As a comprehensive auxiliary treatment method, rehabilitation therapy cannot change the course and outcome of the disease, but starting rehabilitation therapy as early as possible can improve patients' symptoms, delay the use of drugs, improve mobility and self-care ability, improve patients' quality of life, and indirectly improve patients' depression, anxiety and other mental disorders.

Next, let’s learn Parkinson’s rehabilitation exercises together.

Face

  • Alternate eye closing and eye opening exercise;
  • Eyebrow raising exercise;
  • Alternating eye movements
  • Alternate cheek inflating and concave movements;
  • Open your mouth and say "Yeah" and keep your mouth in that shape for 5 seconds and then relax;
  • whistle, blow bubbles;
  • Press the tip of your tongue against your cheeks to the left and right, and stretch out your tongue as much as possible.

Head and Neck

  • Gently turn your head to the left and right 5 times each;
  • Gently flex your head to the left and right 5 times each;
  • The head, jaw, and neck are flexed forward and extended backward simultaneously 5 times each.

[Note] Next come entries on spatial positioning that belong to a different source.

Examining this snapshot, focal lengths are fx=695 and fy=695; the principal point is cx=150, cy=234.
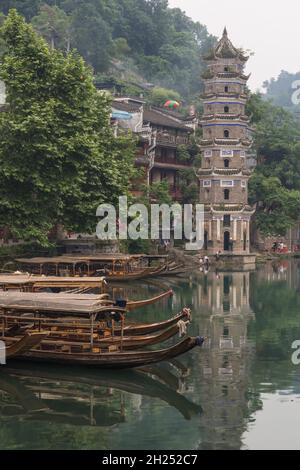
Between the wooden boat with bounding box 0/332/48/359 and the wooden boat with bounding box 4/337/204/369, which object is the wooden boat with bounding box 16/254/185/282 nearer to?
the wooden boat with bounding box 0/332/48/359

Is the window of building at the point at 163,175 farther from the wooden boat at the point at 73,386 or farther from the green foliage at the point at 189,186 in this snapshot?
the wooden boat at the point at 73,386

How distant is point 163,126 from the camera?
65.7 metres

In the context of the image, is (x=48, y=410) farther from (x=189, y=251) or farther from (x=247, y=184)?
(x=247, y=184)

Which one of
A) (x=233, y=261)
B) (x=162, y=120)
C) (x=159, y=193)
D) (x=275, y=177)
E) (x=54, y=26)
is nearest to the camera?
(x=159, y=193)

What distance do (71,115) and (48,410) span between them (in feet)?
76.9

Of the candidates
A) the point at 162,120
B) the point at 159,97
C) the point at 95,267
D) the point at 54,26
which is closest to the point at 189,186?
the point at 162,120

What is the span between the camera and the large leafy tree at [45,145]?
1395 inches

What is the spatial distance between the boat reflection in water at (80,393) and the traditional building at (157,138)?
129 feet

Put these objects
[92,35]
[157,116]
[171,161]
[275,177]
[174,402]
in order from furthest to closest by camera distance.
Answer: [92,35] → [157,116] → [275,177] → [171,161] → [174,402]

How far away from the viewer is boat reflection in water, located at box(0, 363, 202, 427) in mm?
15852

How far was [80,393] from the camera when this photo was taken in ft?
57.7

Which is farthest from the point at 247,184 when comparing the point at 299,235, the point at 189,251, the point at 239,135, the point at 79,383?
the point at 79,383

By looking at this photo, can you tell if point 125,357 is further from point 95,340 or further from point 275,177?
point 275,177

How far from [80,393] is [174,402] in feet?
7.92
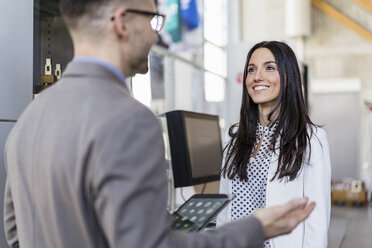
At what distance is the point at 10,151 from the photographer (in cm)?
106

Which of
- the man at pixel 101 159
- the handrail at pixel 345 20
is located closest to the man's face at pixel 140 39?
the man at pixel 101 159

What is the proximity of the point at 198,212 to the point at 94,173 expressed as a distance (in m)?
0.35

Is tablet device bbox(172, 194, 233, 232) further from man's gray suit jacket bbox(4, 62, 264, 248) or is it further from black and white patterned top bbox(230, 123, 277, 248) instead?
black and white patterned top bbox(230, 123, 277, 248)

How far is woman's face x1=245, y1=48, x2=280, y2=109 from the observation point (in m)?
2.33

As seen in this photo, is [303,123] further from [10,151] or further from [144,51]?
[10,151]

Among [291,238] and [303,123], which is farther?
[303,123]

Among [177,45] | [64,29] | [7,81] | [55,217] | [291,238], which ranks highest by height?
[177,45]

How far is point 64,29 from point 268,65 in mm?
943

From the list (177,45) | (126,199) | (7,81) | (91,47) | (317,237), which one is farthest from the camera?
(177,45)

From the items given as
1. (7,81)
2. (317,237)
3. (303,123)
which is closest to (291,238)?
(317,237)

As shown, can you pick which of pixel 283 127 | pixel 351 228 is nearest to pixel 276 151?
pixel 283 127

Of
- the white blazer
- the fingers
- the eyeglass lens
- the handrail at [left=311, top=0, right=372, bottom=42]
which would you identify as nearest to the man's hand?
the fingers

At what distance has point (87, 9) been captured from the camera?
3.37 feet

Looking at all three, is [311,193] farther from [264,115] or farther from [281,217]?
[281,217]
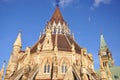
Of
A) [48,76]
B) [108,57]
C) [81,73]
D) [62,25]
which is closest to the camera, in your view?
[81,73]

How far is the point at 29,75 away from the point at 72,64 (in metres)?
7.90

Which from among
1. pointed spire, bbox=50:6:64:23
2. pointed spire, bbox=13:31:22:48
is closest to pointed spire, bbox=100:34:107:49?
pointed spire, bbox=50:6:64:23

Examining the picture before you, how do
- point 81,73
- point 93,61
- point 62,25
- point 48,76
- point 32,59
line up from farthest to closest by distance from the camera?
point 62,25, point 93,61, point 32,59, point 48,76, point 81,73

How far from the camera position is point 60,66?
33.5 meters

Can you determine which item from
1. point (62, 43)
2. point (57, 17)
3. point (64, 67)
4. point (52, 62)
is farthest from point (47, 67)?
point (57, 17)

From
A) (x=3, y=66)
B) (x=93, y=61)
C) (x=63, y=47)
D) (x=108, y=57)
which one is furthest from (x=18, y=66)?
(x=108, y=57)

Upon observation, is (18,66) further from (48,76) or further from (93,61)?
(93,61)

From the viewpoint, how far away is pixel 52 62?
32.7 metres

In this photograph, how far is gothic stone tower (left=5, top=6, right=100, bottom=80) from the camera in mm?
30734

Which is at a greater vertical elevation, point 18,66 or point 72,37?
point 72,37

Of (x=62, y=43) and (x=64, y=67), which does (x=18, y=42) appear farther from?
(x=64, y=67)

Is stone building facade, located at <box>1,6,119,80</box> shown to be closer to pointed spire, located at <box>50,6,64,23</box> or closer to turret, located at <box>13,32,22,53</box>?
turret, located at <box>13,32,22,53</box>

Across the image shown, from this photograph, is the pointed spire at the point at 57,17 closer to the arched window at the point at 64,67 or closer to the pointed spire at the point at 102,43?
the arched window at the point at 64,67

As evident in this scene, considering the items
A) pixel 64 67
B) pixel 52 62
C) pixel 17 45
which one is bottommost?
pixel 64 67
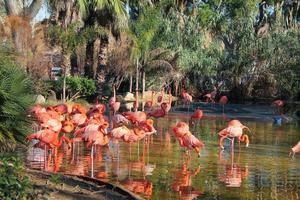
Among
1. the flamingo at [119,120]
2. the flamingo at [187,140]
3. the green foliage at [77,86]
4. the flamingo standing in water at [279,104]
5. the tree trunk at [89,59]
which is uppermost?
the tree trunk at [89,59]

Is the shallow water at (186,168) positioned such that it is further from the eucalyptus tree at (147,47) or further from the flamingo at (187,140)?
the eucalyptus tree at (147,47)

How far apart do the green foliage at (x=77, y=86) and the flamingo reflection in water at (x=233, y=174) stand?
15987mm

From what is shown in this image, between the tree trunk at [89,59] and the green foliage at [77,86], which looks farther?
the tree trunk at [89,59]

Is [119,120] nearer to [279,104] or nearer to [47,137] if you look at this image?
[47,137]

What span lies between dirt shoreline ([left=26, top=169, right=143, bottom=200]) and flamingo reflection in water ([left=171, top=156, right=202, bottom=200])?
3.01 ft

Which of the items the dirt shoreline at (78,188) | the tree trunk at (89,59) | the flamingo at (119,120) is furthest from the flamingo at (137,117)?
the tree trunk at (89,59)

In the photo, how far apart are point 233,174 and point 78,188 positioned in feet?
9.72

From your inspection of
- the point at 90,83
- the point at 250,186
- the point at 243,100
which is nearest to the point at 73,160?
the point at 250,186

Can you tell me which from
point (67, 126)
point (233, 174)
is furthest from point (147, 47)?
point (233, 174)

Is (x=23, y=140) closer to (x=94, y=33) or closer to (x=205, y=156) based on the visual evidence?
(x=205, y=156)

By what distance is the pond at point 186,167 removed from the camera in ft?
26.3

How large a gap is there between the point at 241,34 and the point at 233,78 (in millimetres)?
2559

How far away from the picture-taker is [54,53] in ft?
94.2

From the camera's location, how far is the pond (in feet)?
26.3
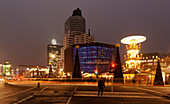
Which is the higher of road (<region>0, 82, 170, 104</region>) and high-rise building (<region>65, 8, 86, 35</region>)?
high-rise building (<region>65, 8, 86, 35</region>)

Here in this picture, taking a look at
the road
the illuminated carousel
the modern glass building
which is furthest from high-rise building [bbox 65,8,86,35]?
the road

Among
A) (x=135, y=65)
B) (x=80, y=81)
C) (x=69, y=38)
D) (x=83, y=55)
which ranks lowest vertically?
(x=80, y=81)

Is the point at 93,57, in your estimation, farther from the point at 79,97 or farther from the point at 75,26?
the point at 79,97

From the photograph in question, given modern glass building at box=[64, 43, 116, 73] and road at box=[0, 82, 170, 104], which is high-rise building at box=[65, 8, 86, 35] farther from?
road at box=[0, 82, 170, 104]

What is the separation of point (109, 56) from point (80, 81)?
86507 millimetres

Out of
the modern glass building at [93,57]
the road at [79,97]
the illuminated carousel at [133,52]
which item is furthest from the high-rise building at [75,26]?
the road at [79,97]

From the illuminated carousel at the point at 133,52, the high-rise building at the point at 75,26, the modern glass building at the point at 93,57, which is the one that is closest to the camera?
the illuminated carousel at the point at 133,52

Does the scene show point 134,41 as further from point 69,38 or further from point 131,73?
point 69,38

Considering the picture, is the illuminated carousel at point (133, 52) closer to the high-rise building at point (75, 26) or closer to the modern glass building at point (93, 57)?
the modern glass building at point (93, 57)

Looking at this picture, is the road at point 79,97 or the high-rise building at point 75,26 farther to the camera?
the high-rise building at point 75,26

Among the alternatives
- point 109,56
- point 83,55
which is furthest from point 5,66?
point 109,56

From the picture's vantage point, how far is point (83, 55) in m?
116

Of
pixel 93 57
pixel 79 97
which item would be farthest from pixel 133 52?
pixel 93 57

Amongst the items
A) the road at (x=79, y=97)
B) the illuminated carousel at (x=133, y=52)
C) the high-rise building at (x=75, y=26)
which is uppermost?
the high-rise building at (x=75, y=26)
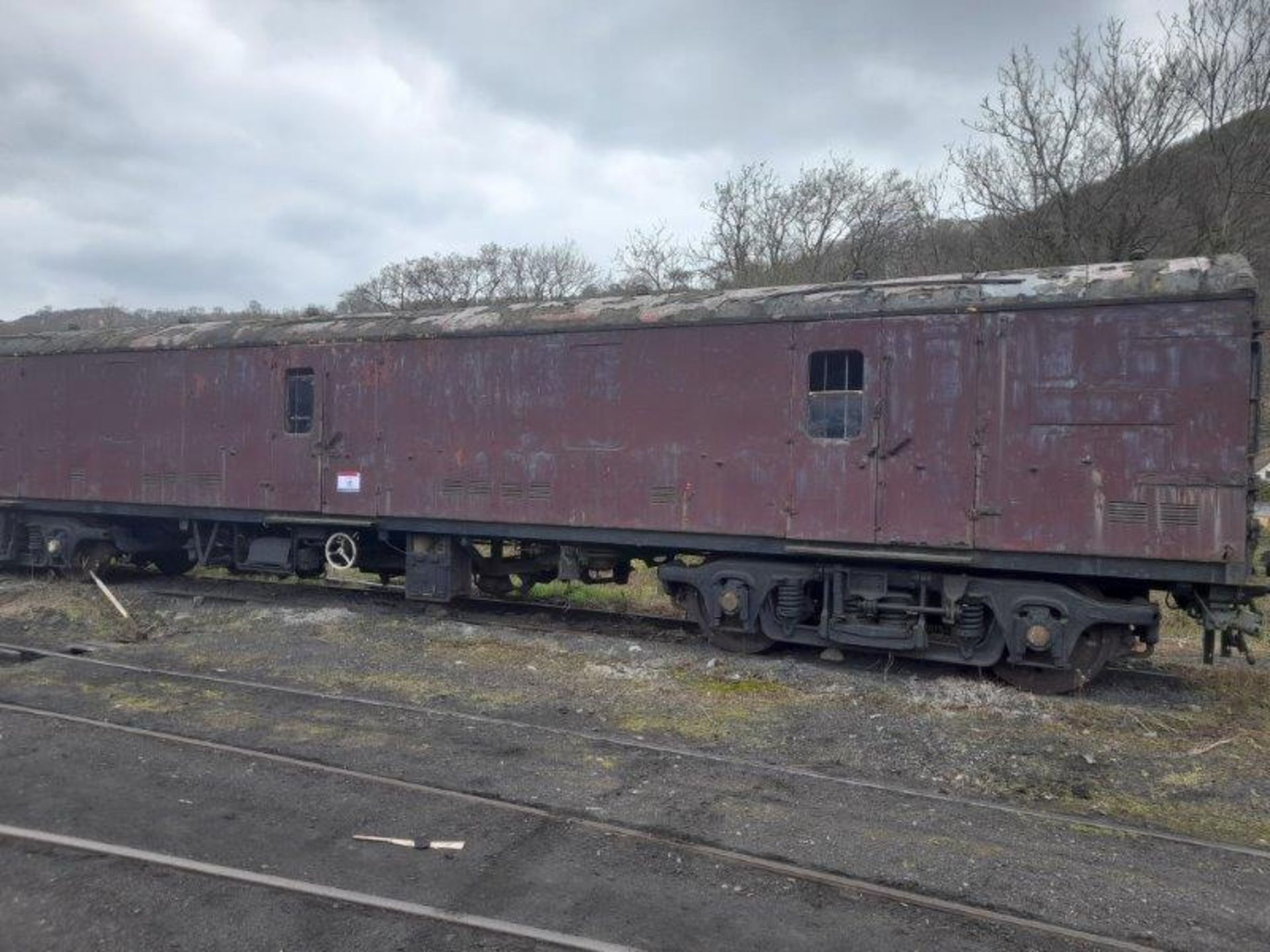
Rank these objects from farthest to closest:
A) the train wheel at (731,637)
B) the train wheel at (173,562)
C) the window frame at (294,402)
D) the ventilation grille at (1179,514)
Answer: the train wheel at (173,562) < the window frame at (294,402) < the train wheel at (731,637) < the ventilation grille at (1179,514)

Be careful to move your head and neck slowly and gently.

Shoulders

  • Shrug one shoulder upwards, as close to the earlobe as possible, alternating between the two shoulders;
  • Shrug both shoulders up at the same time, as close to your earlobes as possible;
  • Push your shoulders back, contract your back muscles, and bring the inner sides of your shoulder blades as close to each other as possible.

Perform each of the above movements 10 times.

trunk

  • Standing wall push-ups: Stand with your hands raised horizontally in front of you and placed on the wall, bend your elbows slightly and do push-ups facing the wall.
  • With both upper limbs placed on the waist, gently perform waist flexion, lateral flexion and rotation activities.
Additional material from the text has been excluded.